Einde inhoudsopgave
Overdrachtsbelastingverordening 1908
Artikel 18 [Waarde van schepen]
Geldend
Geldend vanaf 01-01-1909
- Redactionele toelichting
De tekst van deze regeling, zoals deze luidde op 01-01-2000, is overgenomen uit Vakstudie Belastingen van de Koninkrijksdelen buiten Europa.
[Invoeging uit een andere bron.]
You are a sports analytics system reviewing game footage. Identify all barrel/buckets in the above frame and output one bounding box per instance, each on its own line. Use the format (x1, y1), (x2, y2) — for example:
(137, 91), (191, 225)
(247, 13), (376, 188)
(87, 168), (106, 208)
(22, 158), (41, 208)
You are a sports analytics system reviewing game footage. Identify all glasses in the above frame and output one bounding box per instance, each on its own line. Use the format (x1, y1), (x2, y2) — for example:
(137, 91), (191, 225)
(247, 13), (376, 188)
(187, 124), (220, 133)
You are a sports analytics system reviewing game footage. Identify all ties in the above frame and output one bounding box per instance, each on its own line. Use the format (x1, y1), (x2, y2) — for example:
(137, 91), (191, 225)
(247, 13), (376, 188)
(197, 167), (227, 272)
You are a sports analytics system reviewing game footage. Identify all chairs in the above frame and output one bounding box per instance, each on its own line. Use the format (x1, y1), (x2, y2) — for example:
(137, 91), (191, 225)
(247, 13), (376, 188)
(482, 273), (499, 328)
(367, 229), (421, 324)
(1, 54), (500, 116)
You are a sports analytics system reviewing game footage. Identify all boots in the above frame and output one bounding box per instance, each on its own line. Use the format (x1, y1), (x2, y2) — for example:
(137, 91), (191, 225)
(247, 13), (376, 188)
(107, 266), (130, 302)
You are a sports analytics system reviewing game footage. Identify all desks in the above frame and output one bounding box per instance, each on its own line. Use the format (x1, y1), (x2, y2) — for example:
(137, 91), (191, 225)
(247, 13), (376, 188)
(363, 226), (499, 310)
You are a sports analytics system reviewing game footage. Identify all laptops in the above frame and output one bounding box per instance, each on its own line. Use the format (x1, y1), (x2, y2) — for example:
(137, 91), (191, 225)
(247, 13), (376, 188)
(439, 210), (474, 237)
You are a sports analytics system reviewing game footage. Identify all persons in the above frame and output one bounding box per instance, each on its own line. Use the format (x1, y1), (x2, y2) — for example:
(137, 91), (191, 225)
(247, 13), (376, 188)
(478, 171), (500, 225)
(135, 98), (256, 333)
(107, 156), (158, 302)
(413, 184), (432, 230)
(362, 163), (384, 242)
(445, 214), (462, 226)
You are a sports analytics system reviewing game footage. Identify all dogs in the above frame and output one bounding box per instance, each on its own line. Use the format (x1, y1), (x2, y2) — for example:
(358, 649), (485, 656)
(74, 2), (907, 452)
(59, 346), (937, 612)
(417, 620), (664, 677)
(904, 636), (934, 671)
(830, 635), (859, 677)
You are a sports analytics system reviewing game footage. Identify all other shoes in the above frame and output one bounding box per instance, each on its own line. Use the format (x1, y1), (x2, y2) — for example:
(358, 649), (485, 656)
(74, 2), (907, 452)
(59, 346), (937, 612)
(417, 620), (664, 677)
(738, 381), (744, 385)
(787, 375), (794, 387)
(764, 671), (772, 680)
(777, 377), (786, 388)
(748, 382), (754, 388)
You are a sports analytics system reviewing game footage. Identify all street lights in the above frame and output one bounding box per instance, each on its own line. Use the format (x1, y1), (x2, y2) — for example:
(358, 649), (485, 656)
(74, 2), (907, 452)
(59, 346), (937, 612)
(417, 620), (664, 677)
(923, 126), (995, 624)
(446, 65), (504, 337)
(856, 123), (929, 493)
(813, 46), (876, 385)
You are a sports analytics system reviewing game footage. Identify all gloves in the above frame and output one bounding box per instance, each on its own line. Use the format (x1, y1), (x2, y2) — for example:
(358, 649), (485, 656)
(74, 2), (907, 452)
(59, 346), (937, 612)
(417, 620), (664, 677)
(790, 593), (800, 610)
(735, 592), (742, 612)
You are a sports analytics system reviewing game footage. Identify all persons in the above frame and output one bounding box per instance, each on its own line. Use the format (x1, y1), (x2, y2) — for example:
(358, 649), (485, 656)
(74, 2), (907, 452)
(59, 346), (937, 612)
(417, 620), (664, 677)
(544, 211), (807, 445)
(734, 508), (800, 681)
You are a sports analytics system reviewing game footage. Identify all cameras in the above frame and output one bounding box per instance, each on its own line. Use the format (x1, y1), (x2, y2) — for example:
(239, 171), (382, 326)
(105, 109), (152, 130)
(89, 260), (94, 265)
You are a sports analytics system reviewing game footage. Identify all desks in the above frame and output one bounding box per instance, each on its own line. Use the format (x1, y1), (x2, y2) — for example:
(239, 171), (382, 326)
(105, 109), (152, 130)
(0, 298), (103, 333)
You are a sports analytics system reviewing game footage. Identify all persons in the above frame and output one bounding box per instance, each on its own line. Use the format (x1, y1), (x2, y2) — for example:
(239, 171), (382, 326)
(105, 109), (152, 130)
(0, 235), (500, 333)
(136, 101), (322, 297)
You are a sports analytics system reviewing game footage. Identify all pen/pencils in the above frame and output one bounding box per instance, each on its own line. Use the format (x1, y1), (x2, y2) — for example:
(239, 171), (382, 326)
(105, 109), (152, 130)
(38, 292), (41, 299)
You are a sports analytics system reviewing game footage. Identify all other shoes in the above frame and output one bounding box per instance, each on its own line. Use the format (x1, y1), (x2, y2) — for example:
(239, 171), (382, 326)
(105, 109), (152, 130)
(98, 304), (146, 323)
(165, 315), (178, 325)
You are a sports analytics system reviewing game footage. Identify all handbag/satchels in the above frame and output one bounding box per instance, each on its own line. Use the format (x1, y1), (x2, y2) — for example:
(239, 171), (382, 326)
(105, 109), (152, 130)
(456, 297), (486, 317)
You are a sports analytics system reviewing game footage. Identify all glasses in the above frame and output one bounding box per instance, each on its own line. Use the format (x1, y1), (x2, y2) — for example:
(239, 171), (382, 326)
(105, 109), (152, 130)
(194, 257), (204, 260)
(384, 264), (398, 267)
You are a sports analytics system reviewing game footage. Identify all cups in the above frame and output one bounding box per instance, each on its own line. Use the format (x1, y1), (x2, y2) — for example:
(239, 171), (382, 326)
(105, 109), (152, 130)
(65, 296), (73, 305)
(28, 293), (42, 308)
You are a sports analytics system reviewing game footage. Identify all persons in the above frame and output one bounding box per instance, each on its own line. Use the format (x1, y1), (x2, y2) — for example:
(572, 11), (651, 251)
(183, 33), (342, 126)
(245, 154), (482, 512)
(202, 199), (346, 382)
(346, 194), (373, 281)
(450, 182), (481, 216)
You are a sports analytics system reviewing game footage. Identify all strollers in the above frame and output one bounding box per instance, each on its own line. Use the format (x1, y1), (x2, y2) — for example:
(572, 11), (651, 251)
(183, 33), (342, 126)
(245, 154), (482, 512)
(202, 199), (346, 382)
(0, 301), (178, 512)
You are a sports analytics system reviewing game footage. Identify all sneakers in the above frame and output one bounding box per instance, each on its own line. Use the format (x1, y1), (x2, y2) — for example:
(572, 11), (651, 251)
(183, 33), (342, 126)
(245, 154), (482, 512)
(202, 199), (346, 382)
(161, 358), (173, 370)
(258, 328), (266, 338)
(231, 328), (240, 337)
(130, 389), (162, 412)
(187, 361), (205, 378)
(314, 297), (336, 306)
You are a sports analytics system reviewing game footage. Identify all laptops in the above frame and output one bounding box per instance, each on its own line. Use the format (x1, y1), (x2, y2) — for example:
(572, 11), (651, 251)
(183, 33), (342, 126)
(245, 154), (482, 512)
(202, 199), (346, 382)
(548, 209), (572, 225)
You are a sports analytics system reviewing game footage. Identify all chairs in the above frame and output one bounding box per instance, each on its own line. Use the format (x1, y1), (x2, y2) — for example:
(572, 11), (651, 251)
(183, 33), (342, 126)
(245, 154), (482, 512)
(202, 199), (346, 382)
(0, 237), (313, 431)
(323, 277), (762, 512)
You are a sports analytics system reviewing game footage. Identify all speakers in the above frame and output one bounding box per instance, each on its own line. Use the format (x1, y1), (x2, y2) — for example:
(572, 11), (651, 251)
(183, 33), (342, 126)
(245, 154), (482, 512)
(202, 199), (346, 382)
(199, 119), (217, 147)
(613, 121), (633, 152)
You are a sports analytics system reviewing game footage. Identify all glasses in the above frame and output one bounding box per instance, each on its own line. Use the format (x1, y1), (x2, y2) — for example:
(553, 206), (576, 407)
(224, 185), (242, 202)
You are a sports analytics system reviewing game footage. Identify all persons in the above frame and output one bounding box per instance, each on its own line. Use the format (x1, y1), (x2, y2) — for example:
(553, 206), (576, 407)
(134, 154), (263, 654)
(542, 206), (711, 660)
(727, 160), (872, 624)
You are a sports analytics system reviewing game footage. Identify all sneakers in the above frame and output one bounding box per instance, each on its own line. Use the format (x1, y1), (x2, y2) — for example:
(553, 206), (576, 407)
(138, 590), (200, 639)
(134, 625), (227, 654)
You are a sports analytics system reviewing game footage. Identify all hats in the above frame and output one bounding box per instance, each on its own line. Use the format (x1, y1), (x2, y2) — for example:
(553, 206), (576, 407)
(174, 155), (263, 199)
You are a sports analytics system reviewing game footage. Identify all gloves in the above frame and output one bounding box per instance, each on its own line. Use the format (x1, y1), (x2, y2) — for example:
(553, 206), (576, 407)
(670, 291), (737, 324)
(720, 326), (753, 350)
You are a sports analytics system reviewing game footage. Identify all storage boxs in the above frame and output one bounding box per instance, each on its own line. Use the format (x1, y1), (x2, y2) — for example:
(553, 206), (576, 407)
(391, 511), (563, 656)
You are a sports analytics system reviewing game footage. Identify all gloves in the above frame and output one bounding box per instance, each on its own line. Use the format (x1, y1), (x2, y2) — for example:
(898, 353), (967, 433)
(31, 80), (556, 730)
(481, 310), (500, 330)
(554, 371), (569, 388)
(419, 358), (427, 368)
De datum van publicatie en de datum van afkondiging bij de inwerkingtredingsgegevens zijn de datum van inwerkingtreding.
- Bronpublicatie:
16-06-1908, Publicatieblad Nederlandse Antillen 1908, 49 (uitgifte: 24-09-1908, kamerstukken/regelingnummer: -)
- Inwerkingtreding
01-01-1909
- Bronpublicatie inwerkingtreding:
01-01-1909, Publicatieblad Nederlandse Antillen 1909, 61 (uitgifte: 01-01-1909, kamerstukken/regelingnummer: -)
- Vakgebied(en)
Belastingen overzeese Koninkrijksdelen / Algemeen
Met betrekking tot schepen, geldt als waarde, die tot grondslag der heffing moet strekken:
- a.
bij ruiling, de waarde aan de zaken in de akte toegekend, namelijk, indien de waarde van de aan beide zijden afgestane zaken gelijk is, die waarde; anders de hoogste waarde;
- b.
in de gevallen van de artikelen 3, tweede en derde lid, 9 en 11, de waarde in de akte aan de zaken toegekend;
- c.
in alle andere gevallen, de prijs, opgevat als bij artikel 16 omschreven.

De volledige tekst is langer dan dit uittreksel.